Мартин кивает. Он не собирается признавать, что даже после года консультаций у психолога это состояние остается для него тайной, покрытой мраком.

– Что ж, одно время нашу страну буквально наводнили его жертвы, да. Только тогда он назывался по-другому. Военным неврозом, а может, и вообще никак. Тысячи людей, десятки тысяч. Те, кто вернулся с Западного фронта. Позднее к ним добавились те, кто сражался с Гитлером и япошками. Кто без рук, кто без ног, глухие, слепые. Больные сифилисом, трипаком, туберкулезом. Встречались и похлеще. Мерзкие, опасные, вечно пьяные люди. Скитались по аграрным районам, во времена Великой депрессии аж целыми стадами, с места на место, будто овцы, разве что не на бойню, а с нее. Видал тот памятник на перекрестке у пивной? Та еще шуточка. Их отлили в бронзе, подняли на пьедестал, назвали героями. Правда, некоторые из тех, чьи имена вырезаны на том самом памятнике, при ином раскладе закончили бы свои дни в местах вроде этого. Такие винные салуны были повсюду, что в городах, что в буше[14 - Бушленд – поросшие кустарником равнины в Австралии и Африке.]. Каждый сельский городок один да имел. В те времена жизнь сильно отличалась. Ни тебе медицинских страховок, ни льгот. Люди сами лечились. Такие салуны продавали отнюдь не приличное вино. Дешевое пойло – литрухи портвейна или хереса, самогон. Скверно, доступно, убойно. Вот здесь они и сидели, те ходячие призраки, которых не привечали в гребаном «Коммерсанте».

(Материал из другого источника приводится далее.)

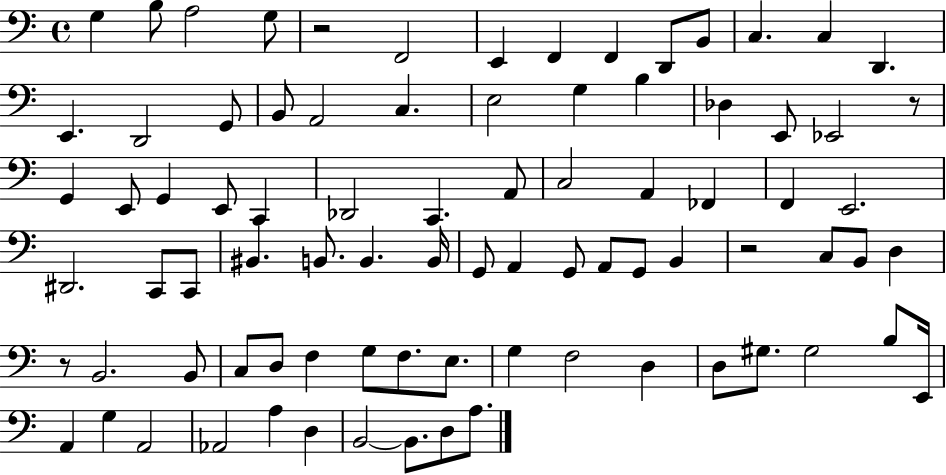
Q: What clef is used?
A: bass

– Вот уж не знал, – отвечает Мартин. – Значит, вы из тех ветеранов? Вьетнам?

– Я? Не-а. Если я и ветеран, то не военный.

– Тогда почему приходите сюда, а не в пивную? Или клуб?

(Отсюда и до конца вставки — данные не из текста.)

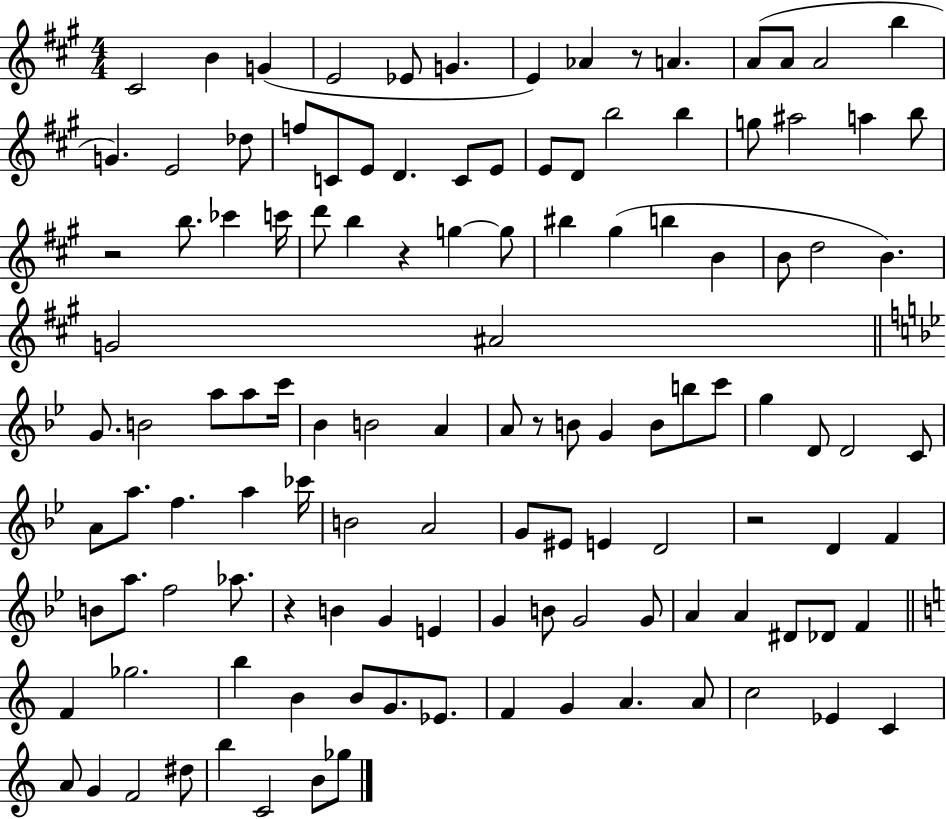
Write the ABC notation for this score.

– Потому что я немного похож на тех давнишних парней. Меня не привечают в приличных местах.

Да и потом, нравится мне здесь. Никто не действует на нервы.

– Почему не привечают? – допытывается Мартин.

Старик отпивает большой глоток.

– Пивная закрылась. Еще хочешь?

– Рановато для меня нажираться.

Мартин улавливает шорох. У стены, под скамьей, вдоль плинтуса крадется мышь.

– Я тут не особо любовью пользуюсь, – признается старик. – Не живу по общепринятым стандартам. Ты первый, кому я в этом году сказал больше трех слов.

– Тогда почему вы здесь остаетесь?

– Я тут вырос, здесь моя родина, и пошли все на хрен.

– Что вы сделали? Чем всех против себя настроили?